One of the biggest issues facing biogeneric products is the question of how to show bioequivalence. It is imperative to be able to show that two active ingredients are identical, this is difficult because biotechnology products tend to be complex in structure, heterogeneous, and produced by fermentation of living organisms. In addition, they typically have poorly understood structure, function, and clinical efficacy.
Another challenge that has emerged is whether there is sufficient availability of bulk material and bulk biogeneric suppliers. Several reliable contract biopharmaceutical producers are emerging; however, their focus has been mainly on exclusive custom manufacturing of new biologicals under development by biotech companies or pharmaceutical industry participants.

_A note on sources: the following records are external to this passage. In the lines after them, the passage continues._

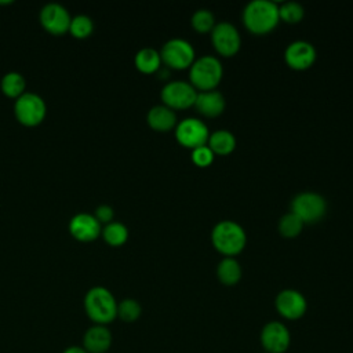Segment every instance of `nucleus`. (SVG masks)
<instances>
[{
  "instance_id": "obj_1",
  "label": "nucleus",
  "mask_w": 353,
  "mask_h": 353,
  "mask_svg": "<svg viewBox=\"0 0 353 353\" xmlns=\"http://www.w3.org/2000/svg\"><path fill=\"white\" fill-rule=\"evenodd\" d=\"M243 23L252 34H268L279 23V4L270 0H252L243 10Z\"/></svg>"
},
{
  "instance_id": "obj_2",
  "label": "nucleus",
  "mask_w": 353,
  "mask_h": 353,
  "mask_svg": "<svg viewBox=\"0 0 353 353\" xmlns=\"http://www.w3.org/2000/svg\"><path fill=\"white\" fill-rule=\"evenodd\" d=\"M117 303L114 295L102 285L90 288L84 295V310L95 324L112 323L117 317Z\"/></svg>"
},
{
  "instance_id": "obj_3",
  "label": "nucleus",
  "mask_w": 353,
  "mask_h": 353,
  "mask_svg": "<svg viewBox=\"0 0 353 353\" xmlns=\"http://www.w3.org/2000/svg\"><path fill=\"white\" fill-rule=\"evenodd\" d=\"M211 243L223 256H236L247 243V234L241 225L234 221H219L211 230Z\"/></svg>"
},
{
  "instance_id": "obj_4",
  "label": "nucleus",
  "mask_w": 353,
  "mask_h": 353,
  "mask_svg": "<svg viewBox=\"0 0 353 353\" xmlns=\"http://www.w3.org/2000/svg\"><path fill=\"white\" fill-rule=\"evenodd\" d=\"M223 68L221 61L214 55L196 58L189 68V83L199 91L215 90L221 83Z\"/></svg>"
},
{
  "instance_id": "obj_5",
  "label": "nucleus",
  "mask_w": 353,
  "mask_h": 353,
  "mask_svg": "<svg viewBox=\"0 0 353 353\" xmlns=\"http://www.w3.org/2000/svg\"><path fill=\"white\" fill-rule=\"evenodd\" d=\"M161 62L170 69H188L196 59V52L193 46L181 37H174L167 40L160 51Z\"/></svg>"
},
{
  "instance_id": "obj_6",
  "label": "nucleus",
  "mask_w": 353,
  "mask_h": 353,
  "mask_svg": "<svg viewBox=\"0 0 353 353\" xmlns=\"http://www.w3.org/2000/svg\"><path fill=\"white\" fill-rule=\"evenodd\" d=\"M325 211L327 201L316 192H301L291 201V212H294L303 223L320 221Z\"/></svg>"
},
{
  "instance_id": "obj_7",
  "label": "nucleus",
  "mask_w": 353,
  "mask_h": 353,
  "mask_svg": "<svg viewBox=\"0 0 353 353\" xmlns=\"http://www.w3.org/2000/svg\"><path fill=\"white\" fill-rule=\"evenodd\" d=\"M47 112V106L44 99L30 91H25L15 99L14 103V113L19 123L25 125H37L43 121Z\"/></svg>"
},
{
  "instance_id": "obj_8",
  "label": "nucleus",
  "mask_w": 353,
  "mask_h": 353,
  "mask_svg": "<svg viewBox=\"0 0 353 353\" xmlns=\"http://www.w3.org/2000/svg\"><path fill=\"white\" fill-rule=\"evenodd\" d=\"M163 105L170 109H188L194 106L197 90L189 83L183 80H172L168 81L160 92Z\"/></svg>"
},
{
  "instance_id": "obj_9",
  "label": "nucleus",
  "mask_w": 353,
  "mask_h": 353,
  "mask_svg": "<svg viewBox=\"0 0 353 353\" xmlns=\"http://www.w3.org/2000/svg\"><path fill=\"white\" fill-rule=\"evenodd\" d=\"M210 131L207 124L196 117H186L176 123L175 125V138L179 145L196 149L199 146L207 145Z\"/></svg>"
},
{
  "instance_id": "obj_10",
  "label": "nucleus",
  "mask_w": 353,
  "mask_h": 353,
  "mask_svg": "<svg viewBox=\"0 0 353 353\" xmlns=\"http://www.w3.org/2000/svg\"><path fill=\"white\" fill-rule=\"evenodd\" d=\"M211 33V43L215 51L222 57H233L241 47V37L237 28L228 21L215 23Z\"/></svg>"
},
{
  "instance_id": "obj_11",
  "label": "nucleus",
  "mask_w": 353,
  "mask_h": 353,
  "mask_svg": "<svg viewBox=\"0 0 353 353\" xmlns=\"http://www.w3.org/2000/svg\"><path fill=\"white\" fill-rule=\"evenodd\" d=\"M261 345L266 353H284L291 345V334L281 321H269L261 330Z\"/></svg>"
},
{
  "instance_id": "obj_12",
  "label": "nucleus",
  "mask_w": 353,
  "mask_h": 353,
  "mask_svg": "<svg viewBox=\"0 0 353 353\" xmlns=\"http://www.w3.org/2000/svg\"><path fill=\"white\" fill-rule=\"evenodd\" d=\"M277 313L287 320H298L303 317L307 309V302L303 294L296 290L285 288L281 290L274 299Z\"/></svg>"
},
{
  "instance_id": "obj_13",
  "label": "nucleus",
  "mask_w": 353,
  "mask_h": 353,
  "mask_svg": "<svg viewBox=\"0 0 353 353\" xmlns=\"http://www.w3.org/2000/svg\"><path fill=\"white\" fill-rule=\"evenodd\" d=\"M316 57L314 46L306 40L291 41L284 51V61L294 70L309 69L314 63Z\"/></svg>"
},
{
  "instance_id": "obj_14",
  "label": "nucleus",
  "mask_w": 353,
  "mask_h": 353,
  "mask_svg": "<svg viewBox=\"0 0 353 353\" xmlns=\"http://www.w3.org/2000/svg\"><path fill=\"white\" fill-rule=\"evenodd\" d=\"M69 11L59 3H47L40 10V22L46 30L54 34H62L69 30L70 25Z\"/></svg>"
},
{
  "instance_id": "obj_15",
  "label": "nucleus",
  "mask_w": 353,
  "mask_h": 353,
  "mask_svg": "<svg viewBox=\"0 0 353 353\" xmlns=\"http://www.w3.org/2000/svg\"><path fill=\"white\" fill-rule=\"evenodd\" d=\"M69 230L77 240L91 241L99 236L102 228L94 214L77 212L69 221Z\"/></svg>"
},
{
  "instance_id": "obj_16",
  "label": "nucleus",
  "mask_w": 353,
  "mask_h": 353,
  "mask_svg": "<svg viewBox=\"0 0 353 353\" xmlns=\"http://www.w3.org/2000/svg\"><path fill=\"white\" fill-rule=\"evenodd\" d=\"M112 339V332L106 325L94 324L84 332L81 346L88 353H109Z\"/></svg>"
},
{
  "instance_id": "obj_17",
  "label": "nucleus",
  "mask_w": 353,
  "mask_h": 353,
  "mask_svg": "<svg viewBox=\"0 0 353 353\" xmlns=\"http://www.w3.org/2000/svg\"><path fill=\"white\" fill-rule=\"evenodd\" d=\"M194 106L200 114L205 117H216L223 113L226 101L222 92H219L218 90L199 91Z\"/></svg>"
},
{
  "instance_id": "obj_18",
  "label": "nucleus",
  "mask_w": 353,
  "mask_h": 353,
  "mask_svg": "<svg viewBox=\"0 0 353 353\" xmlns=\"http://www.w3.org/2000/svg\"><path fill=\"white\" fill-rule=\"evenodd\" d=\"M148 124L160 132H165L170 131L172 128H175L178 120H176V114L172 109L167 108L165 105H156L153 108L149 109L148 116H146Z\"/></svg>"
},
{
  "instance_id": "obj_19",
  "label": "nucleus",
  "mask_w": 353,
  "mask_h": 353,
  "mask_svg": "<svg viewBox=\"0 0 353 353\" xmlns=\"http://www.w3.org/2000/svg\"><path fill=\"white\" fill-rule=\"evenodd\" d=\"M236 137L228 130H216L210 134L207 145L214 154L226 156L236 149Z\"/></svg>"
},
{
  "instance_id": "obj_20",
  "label": "nucleus",
  "mask_w": 353,
  "mask_h": 353,
  "mask_svg": "<svg viewBox=\"0 0 353 353\" xmlns=\"http://www.w3.org/2000/svg\"><path fill=\"white\" fill-rule=\"evenodd\" d=\"M243 276L241 266L234 256H223L216 266V277L223 285H234Z\"/></svg>"
},
{
  "instance_id": "obj_21",
  "label": "nucleus",
  "mask_w": 353,
  "mask_h": 353,
  "mask_svg": "<svg viewBox=\"0 0 353 353\" xmlns=\"http://www.w3.org/2000/svg\"><path fill=\"white\" fill-rule=\"evenodd\" d=\"M134 63L142 73H154L161 68V57L157 50L152 47H143L135 54Z\"/></svg>"
},
{
  "instance_id": "obj_22",
  "label": "nucleus",
  "mask_w": 353,
  "mask_h": 353,
  "mask_svg": "<svg viewBox=\"0 0 353 353\" xmlns=\"http://www.w3.org/2000/svg\"><path fill=\"white\" fill-rule=\"evenodd\" d=\"M25 77L19 72H7L0 81L1 91L10 98H18L25 92Z\"/></svg>"
},
{
  "instance_id": "obj_23",
  "label": "nucleus",
  "mask_w": 353,
  "mask_h": 353,
  "mask_svg": "<svg viewBox=\"0 0 353 353\" xmlns=\"http://www.w3.org/2000/svg\"><path fill=\"white\" fill-rule=\"evenodd\" d=\"M101 233H102L105 241L110 245H121L128 239L127 226L121 222H117V221H112V222L106 223Z\"/></svg>"
},
{
  "instance_id": "obj_24",
  "label": "nucleus",
  "mask_w": 353,
  "mask_h": 353,
  "mask_svg": "<svg viewBox=\"0 0 353 353\" xmlns=\"http://www.w3.org/2000/svg\"><path fill=\"white\" fill-rule=\"evenodd\" d=\"M303 225L305 223L294 212L290 211L280 218L277 228H279V232L281 236L292 239V237H296L302 232Z\"/></svg>"
},
{
  "instance_id": "obj_25",
  "label": "nucleus",
  "mask_w": 353,
  "mask_h": 353,
  "mask_svg": "<svg viewBox=\"0 0 353 353\" xmlns=\"http://www.w3.org/2000/svg\"><path fill=\"white\" fill-rule=\"evenodd\" d=\"M192 28L199 33H208L215 26V17L207 8H199L190 18Z\"/></svg>"
},
{
  "instance_id": "obj_26",
  "label": "nucleus",
  "mask_w": 353,
  "mask_h": 353,
  "mask_svg": "<svg viewBox=\"0 0 353 353\" xmlns=\"http://www.w3.org/2000/svg\"><path fill=\"white\" fill-rule=\"evenodd\" d=\"M305 15V8L298 1H284L279 6V18L285 23H298Z\"/></svg>"
},
{
  "instance_id": "obj_27",
  "label": "nucleus",
  "mask_w": 353,
  "mask_h": 353,
  "mask_svg": "<svg viewBox=\"0 0 353 353\" xmlns=\"http://www.w3.org/2000/svg\"><path fill=\"white\" fill-rule=\"evenodd\" d=\"M70 33L77 39H84L90 36L94 30V22L92 19L85 14H77L72 17L70 25H69Z\"/></svg>"
},
{
  "instance_id": "obj_28",
  "label": "nucleus",
  "mask_w": 353,
  "mask_h": 353,
  "mask_svg": "<svg viewBox=\"0 0 353 353\" xmlns=\"http://www.w3.org/2000/svg\"><path fill=\"white\" fill-rule=\"evenodd\" d=\"M142 313V307L138 301L132 298H125L117 303V317H120L125 323H132L139 319Z\"/></svg>"
},
{
  "instance_id": "obj_29",
  "label": "nucleus",
  "mask_w": 353,
  "mask_h": 353,
  "mask_svg": "<svg viewBox=\"0 0 353 353\" xmlns=\"http://www.w3.org/2000/svg\"><path fill=\"white\" fill-rule=\"evenodd\" d=\"M214 156L215 154L208 148V145H203L192 150V161L197 167H208L214 161Z\"/></svg>"
},
{
  "instance_id": "obj_30",
  "label": "nucleus",
  "mask_w": 353,
  "mask_h": 353,
  "mask_svg": "<svg viewBox=\"0 0 353 353\" xmlns=\"http://www.w3.org/2000/svg\"><path fill=\"white\" fill-rule=\"evenodd\" d=\"M95 218L102 223H109V222H112L113 221V215H114V211H113V208L110 207V205H108V204H101V205H98L97 208H95Z\"/></svg>"
},
{
  "instance_id": "obj_31",
  "label": "nucleus",
  "mask_w": 353,
  "mask_h": 353,
  "mask_svg": "<svg viewBox=\"0 0 353 353\" xmlns=\"http://www.w3.org/2000/svg\"><path fill=\"white\" fill-rule=\"evenodd\" d=\"M62 353H88L83 346H76V345H73V346H69V347H66Z\"/></svg>"
},
{
  "instance_id": "obj_32",
  "label": "nucleus",
  "mask_w": 353,
  "mask_h": 353,
  "mask_svg": "<svg viewBox=\"0 0 353 353\" xmlns=\"http://www.w3.org/2000/svg\"><path fill=\"white\" fill-rule=\"evenodd\" d=\"M263 353H266V352H263Z\"/></svg>"
}]
</instances>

The question is, what strategies will contract biopharmaceutical producers adopt with respect to biogenerics? Will they eventually move into this market, risking alienating their present customer base, or will they instead stick to the innovator biopharmaceutical market? And will the industry be able to keep up with the demand?
Given the current capacity shortage for mammalian cell culture, it is quite likely that most contract biopharmaceutical companies will stick with present biopharmaceutical companies, making it difficult for biogeneric companies to gain access to bulk materials for their products.
Partnership among generic companies may help to solve the bulk material problem. There has been significant consolidation within the generic industry in the past few years, which should better position the industry to produce and compete within the biopharmaceutical market. Such competitive developments indicate a promising future for biosimilars. It may take a decade or more, but it is clear that there will be a strong generic biologic market in the U.S.